* _About this task_
Every line of the data below should be retyped exactly, with no images carried over.

(Short text fragments from websites)
= = =
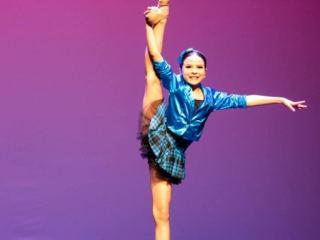 Jazz dancer in a dance pose holding a side leg hold.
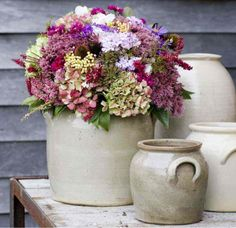 Collection of ironstone crocks and a gorgeous floral arrangement.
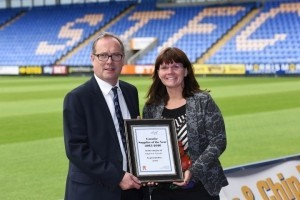 Kirsty Smallman receives the Support to Caradoc award from business manager Peter Masters.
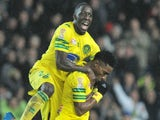Nantes' Togolese forward Serge Gakpe celebrates with his teammate Nantes' French defender Issa Cissokho after scoring during the French League Cup quarterfinal football match against Nice on January 15, 2014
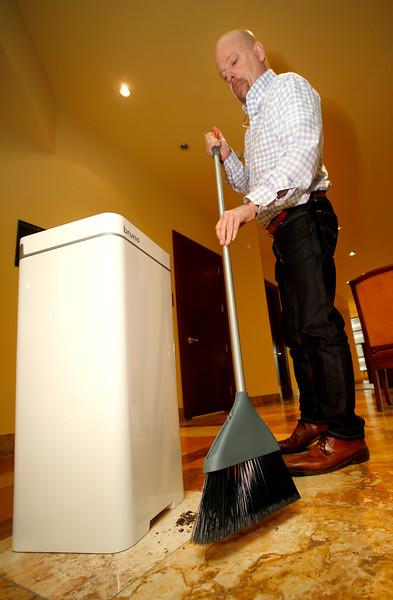 Jim Howard sweeps debris into the Bruno trash can.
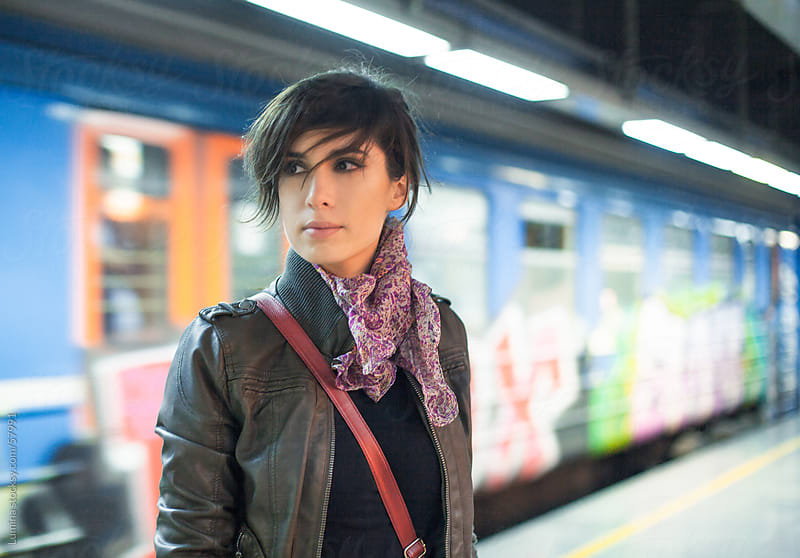 Young Woman at the Train Station by Lumina for Stocksy United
= = =
* _Task response_
 Jazz dancer in a dance pose holding a side leg hold.
 Collection of ironstone crocks and a gorgeous floral arrangement.
 Kirsty Smallman receives the Support to Caradoc award from business manager Peter Masters.
Nantes' Togolese forward Serge Gakpe celebrates with his teammate Nantes' French defender Issa Cissokho after scoring during the French League Cup quarterfinal football match against Nice on January 15, 2014
 Jim Howard sweeps debris into the Bruno trash can.
 Young Woman at the Train Station by Lumina for Stocksy United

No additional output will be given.